Lot of talk about NoSQL. Much of it well deserved. And while lot of the excitement around it is well understood by those in the know, some of it may actually be confusing to those who are relatively new to the matter. This post is actually for the latter group – not to argue for or against NoSQL – just to put it in perspective.
What is NoSQL : Some of the characteristics shared by most if not all the NoSQL engines are as follows :
- Schemaless or Hierarchical Schema Storage NoSQL assumes at its very basis a schemaless or a hierarchichal schema storage system. In most cases this consists of a simple key value pair storage. While some storage engines excel at storing small values (LightCloud/Tokyo Cabinet), some are strong at storing large documents (CouchDB).
- Distributed storage : This is one of the driving forces of NoSQL growth, though not a distinguishing characteristic of NoSQL. One of the areas these storage systems separate themselves from RDBMS’s is their ability to allow better horizontal scalability. This varies from the simple master-master replication for MongoDB, to multi node sharding using consistent hashing with LightCloud (a la memcached) to a multiple master eventual consistency model of Riak. The basic premise in using some of the NoSQL engines is that storage will scale horizontally.
- Support for deferred processing :Many of these engines allow for some degree of deferred processing.

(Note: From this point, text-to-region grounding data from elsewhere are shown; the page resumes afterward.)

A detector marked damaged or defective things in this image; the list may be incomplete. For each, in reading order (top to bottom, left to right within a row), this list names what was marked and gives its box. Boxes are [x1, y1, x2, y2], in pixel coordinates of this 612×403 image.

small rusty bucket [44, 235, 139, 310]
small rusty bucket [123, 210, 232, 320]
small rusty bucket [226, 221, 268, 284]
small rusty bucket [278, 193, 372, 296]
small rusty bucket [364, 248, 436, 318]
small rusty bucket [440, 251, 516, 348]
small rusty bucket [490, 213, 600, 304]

Whether this be simple lua scripting in case of LightCloud or map-reduce scripts in case of CouchDB, the general assumption is that some amount of latency in computation times is acceptable, and some of the computations (especially related to analytics based views) will be performed post storage.
- Eventual Consistency : This may seem like a necessary feature of all NoSQL storage systems but it isn’t. While clearly some such as CouchDB (in terms of its map-reduce views) and Riak are better placed for supporting and implementing eventual consistency, it is quite feasible to use others such as LightCloud or MongoDB to implement immediate consistency using a single master-master pair. Suffice to note that eventual consistency is not a necessary side effect of using a NoSQL storage system, though it wouldn’t be incompatible for the two to work together.

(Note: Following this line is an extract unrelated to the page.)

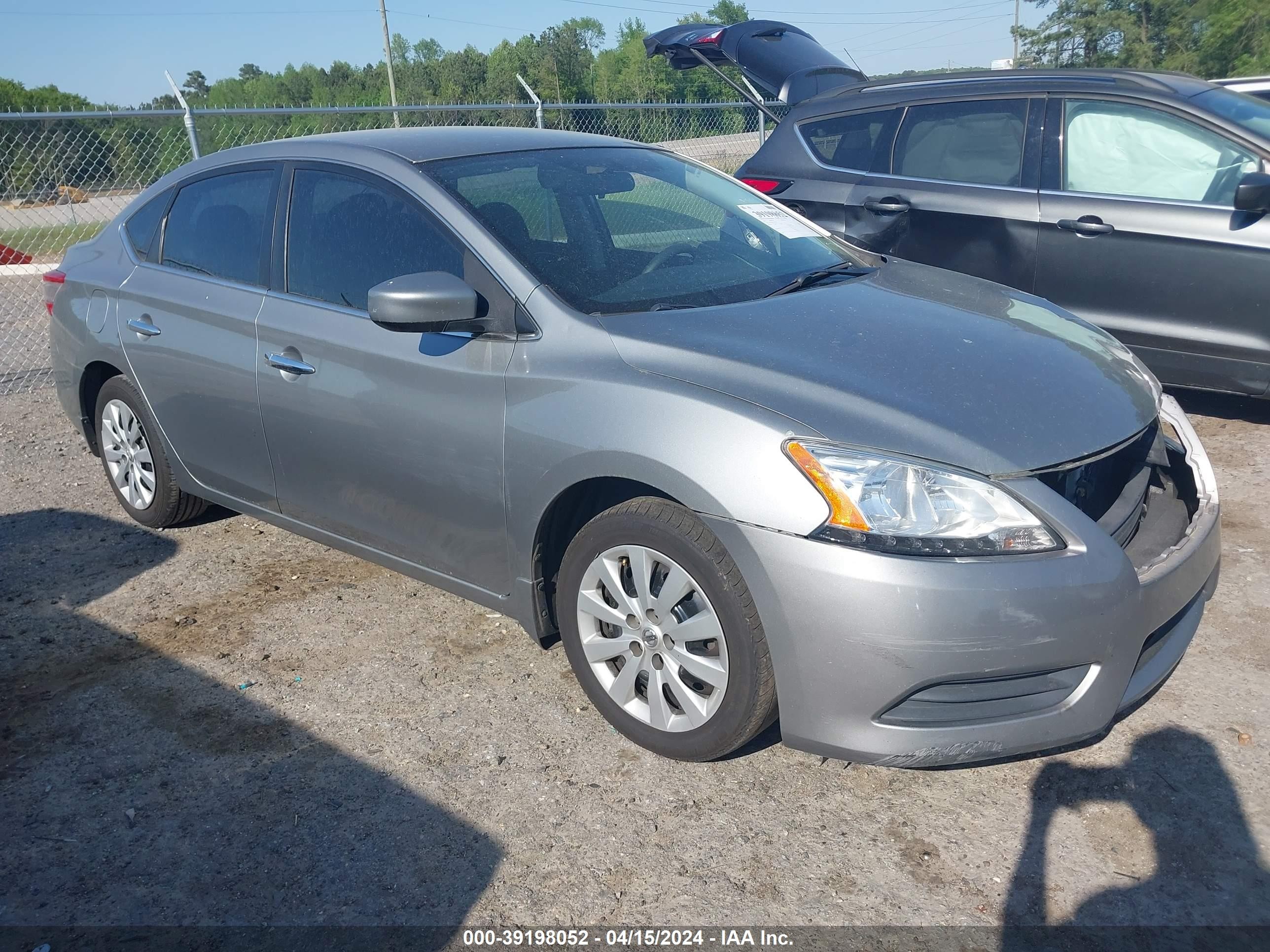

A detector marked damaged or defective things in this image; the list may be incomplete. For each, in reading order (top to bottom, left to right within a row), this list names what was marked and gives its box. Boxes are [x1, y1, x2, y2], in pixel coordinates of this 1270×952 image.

damaged front bumper [706, 396, 1219, 766]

But the points I would really like to emphasize are :
- NoSQL is not a direct competitor to RDBMS/SQL : It
is actually a solution to many use cases where using RDBMS was perhaps
a poor fit. Thus the decision for an architect is not which of the two
competing options (RDBMS or NoSQL) Update:
one should select, – it simply is which one is the more appropriate storage system for the application under consideration.
- NoSQL is still at a fluid stage of its development : All the NoSQL storage systems (but for LightCloud/Tokyo Tyrant) are still being quite actively developed. These have not reached v 1.0 (Update: MongoDB is at v 1.1) and it is likely that some time will pass before any of these get beyond the beta and release candidate stage and get a 1.0 in-production stamp. While there is a lot of interest, there still is a substantial amount of experimentation in terms of the right feature sets leading to differently focused developments in different storage systems. To an architect this represents an interesting challenge. I think the way to approach this right now is to not use these in mission critical (eg. life or health impacting) systems, and to focus on reasonable expectation management in terms of ensuring the right kind of SLAs around their availability (simply because many of these haven’t yet been put to intense use in production the way say an Oracle or MySQL have been). This is not an attempt to spread “FUD” about NoSQL – far from it it is an exercise in setting appropriate expectations. i would also recommend that it would be appropriate to evaluate the available NoSQL choices only when reasonable SLAs can be worked out for their usage. It is certainly preferred to using NoSQLs rather than using RDBMS’s in an inappropriate manner (large objects serialised into BLOBs or into name-value pair tables). However, I would suggest that you do not deeply bind yourself into a particular NoSQL engine. The future development of most of the storage systems is still unknown to a certain extent, as is the future landscape including any shakeouts. Should one recommend usage of a NoSQL engine – it is important to have a clear plan for switching over to an alternative engine should a need arise in the future. While this is easier said than done, deciding the appropriate level of abstraction to use (ie. code to the API directly vs. use a layer of abstraction for engine independence) is best left to designer / architect to dwell upon.